작업 요구 사항:
데이터의 첫 줄부터 "53459 millimetres"가 들어 있는 줄까지, 양 끝 줄을 포함하여 한 글자도 바꾸지 말고 그대로 옮겨 적으십시오.

데이터셋 항목:
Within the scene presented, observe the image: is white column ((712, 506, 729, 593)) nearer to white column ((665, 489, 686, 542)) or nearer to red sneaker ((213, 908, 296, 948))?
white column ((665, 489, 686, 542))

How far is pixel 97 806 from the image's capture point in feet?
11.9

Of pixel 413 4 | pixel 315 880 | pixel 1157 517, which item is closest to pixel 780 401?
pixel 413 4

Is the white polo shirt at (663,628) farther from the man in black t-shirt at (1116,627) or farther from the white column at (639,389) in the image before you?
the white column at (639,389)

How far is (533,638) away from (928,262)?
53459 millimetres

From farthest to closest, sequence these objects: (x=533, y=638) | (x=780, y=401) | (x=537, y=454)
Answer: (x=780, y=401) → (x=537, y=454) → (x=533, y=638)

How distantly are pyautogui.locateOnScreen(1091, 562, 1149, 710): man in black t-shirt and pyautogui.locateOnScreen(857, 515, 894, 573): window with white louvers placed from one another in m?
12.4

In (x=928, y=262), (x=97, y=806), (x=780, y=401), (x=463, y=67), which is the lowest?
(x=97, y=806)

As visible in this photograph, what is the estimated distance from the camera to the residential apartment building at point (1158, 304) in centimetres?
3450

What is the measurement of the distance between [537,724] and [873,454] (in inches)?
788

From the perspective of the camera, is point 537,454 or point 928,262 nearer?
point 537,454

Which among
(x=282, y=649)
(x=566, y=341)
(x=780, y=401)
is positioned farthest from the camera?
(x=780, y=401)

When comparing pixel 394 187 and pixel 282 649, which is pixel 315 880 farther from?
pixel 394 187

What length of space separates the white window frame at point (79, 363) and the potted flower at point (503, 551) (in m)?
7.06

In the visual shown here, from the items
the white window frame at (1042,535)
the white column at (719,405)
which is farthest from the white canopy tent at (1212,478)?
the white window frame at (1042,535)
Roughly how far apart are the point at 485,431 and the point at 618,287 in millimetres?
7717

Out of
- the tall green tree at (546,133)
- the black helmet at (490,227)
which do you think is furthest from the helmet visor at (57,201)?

전체 출력:
Within the scene presented, observe the image: is white column ((712, 506, 729, 593)) nearer to white column ((665, 489, 686, 542)) or nearer to red sneaker ((213, 908, 296, 948))?
white column ((665, 489, 686, 542))

How far is pixel 97 806 from the image's capture point in feet?
11.9

Of pixel 413 4 | pixel 315 880 | pixel 1157 517, which item is closest to pixel 780 401?
pixel 413 4

Is the white polo shirt at (663,628) farther from the man in black t-shirt at (1116,627) or farther from the white column at (639,389) in the image before you?
the white column at (639,389)

How far is (533,638) away from (928,262)?
53459 millimetres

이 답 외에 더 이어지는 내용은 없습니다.